The technical literature on decision theory must contain arguments about which formulas are better, and why, and maybe one of Less Wrong’s professional decision theorists will comment on your formula. They may provide a mathematical argument for why it should be different in some way. That would be interesting to hear.
But I will say in advance, that another consideration is whether it’s practical in real life. In this regard, I think the formula works very well. The procedure for the calculation is simple, and yet takes into account a lot of relevant factors. (Maybe we need a formula for rating the quality of decision formulas...) The ultimate test will be if people use it, and actually find it useful.
I think (or rather: I hope) that no one takes the mathematical equations literally. But for the mathematically inclined, the intuition is the following:
“a+b” means substitutes; if you do more of one, it is okay to do less of the other; which implies that you should focus on the one that happens to be cheaper (e.g. in time and energy) at the moment
“a*b” means that both are necessary; if you do one without the other, you are just wasting time; which implies that you should probably focus on the smaller one, because there you can probably achieve a greater improvement measured in percents (diminishing returns; beginners learn quickly)

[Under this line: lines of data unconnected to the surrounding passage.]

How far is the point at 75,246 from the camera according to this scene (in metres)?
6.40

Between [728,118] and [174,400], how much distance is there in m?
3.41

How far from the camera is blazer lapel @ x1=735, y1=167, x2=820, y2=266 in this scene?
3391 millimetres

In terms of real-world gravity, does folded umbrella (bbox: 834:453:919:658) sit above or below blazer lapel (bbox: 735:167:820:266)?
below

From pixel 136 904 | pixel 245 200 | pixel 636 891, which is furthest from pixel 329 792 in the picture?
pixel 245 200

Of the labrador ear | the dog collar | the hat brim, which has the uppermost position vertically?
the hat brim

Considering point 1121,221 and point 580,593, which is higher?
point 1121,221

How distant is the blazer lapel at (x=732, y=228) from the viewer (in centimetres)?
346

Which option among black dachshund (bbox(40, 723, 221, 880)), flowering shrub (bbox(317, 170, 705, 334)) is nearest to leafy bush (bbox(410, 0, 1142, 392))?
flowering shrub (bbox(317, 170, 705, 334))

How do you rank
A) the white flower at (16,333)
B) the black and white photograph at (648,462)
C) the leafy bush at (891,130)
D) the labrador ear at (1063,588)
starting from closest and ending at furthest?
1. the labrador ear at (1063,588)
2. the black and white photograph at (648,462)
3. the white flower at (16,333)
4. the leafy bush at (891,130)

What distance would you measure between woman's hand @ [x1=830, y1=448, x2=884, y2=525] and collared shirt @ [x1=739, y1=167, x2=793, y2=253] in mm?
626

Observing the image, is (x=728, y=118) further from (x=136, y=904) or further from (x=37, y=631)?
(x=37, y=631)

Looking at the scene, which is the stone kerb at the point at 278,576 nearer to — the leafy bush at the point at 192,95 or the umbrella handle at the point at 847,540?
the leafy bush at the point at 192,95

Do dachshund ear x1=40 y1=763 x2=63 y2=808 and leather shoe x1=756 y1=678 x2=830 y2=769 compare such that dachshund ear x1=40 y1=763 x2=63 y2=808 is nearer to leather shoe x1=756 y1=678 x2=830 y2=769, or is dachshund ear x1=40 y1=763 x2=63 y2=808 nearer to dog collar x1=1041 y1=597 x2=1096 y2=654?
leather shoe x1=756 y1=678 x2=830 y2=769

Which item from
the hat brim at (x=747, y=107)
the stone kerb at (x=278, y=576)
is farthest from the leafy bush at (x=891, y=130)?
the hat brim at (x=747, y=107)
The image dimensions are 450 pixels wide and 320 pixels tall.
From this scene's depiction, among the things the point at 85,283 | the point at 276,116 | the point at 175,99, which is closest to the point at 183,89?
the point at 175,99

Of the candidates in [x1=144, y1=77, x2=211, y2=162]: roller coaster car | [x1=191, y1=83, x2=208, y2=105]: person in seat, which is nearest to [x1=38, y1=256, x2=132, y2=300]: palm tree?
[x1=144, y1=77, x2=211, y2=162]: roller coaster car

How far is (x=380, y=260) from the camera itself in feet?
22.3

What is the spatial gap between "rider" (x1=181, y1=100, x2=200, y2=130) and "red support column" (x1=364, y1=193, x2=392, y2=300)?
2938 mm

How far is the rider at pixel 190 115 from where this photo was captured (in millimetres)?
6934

From the perspective of physics, “a+b” means that they are the same unit, for example a resource obtained one way, and the same resource obtained a different way; while “a*b” usually means different units, often something like “X” and “Y per unit of X”, for example how many resources you have, and how efficiently you can convert those resources to the result you want.
One aspect that I think is directionally correct is that a is (up to the other things) divided by d. Where a is the number of pieces of evidence that this is a good idea and d evidence that it is bad. This (when all else is neglected) feels right. 10 points for and 5 points against seems like it would be close to 100 points for and 50 points against, rather than 10 times less relevant.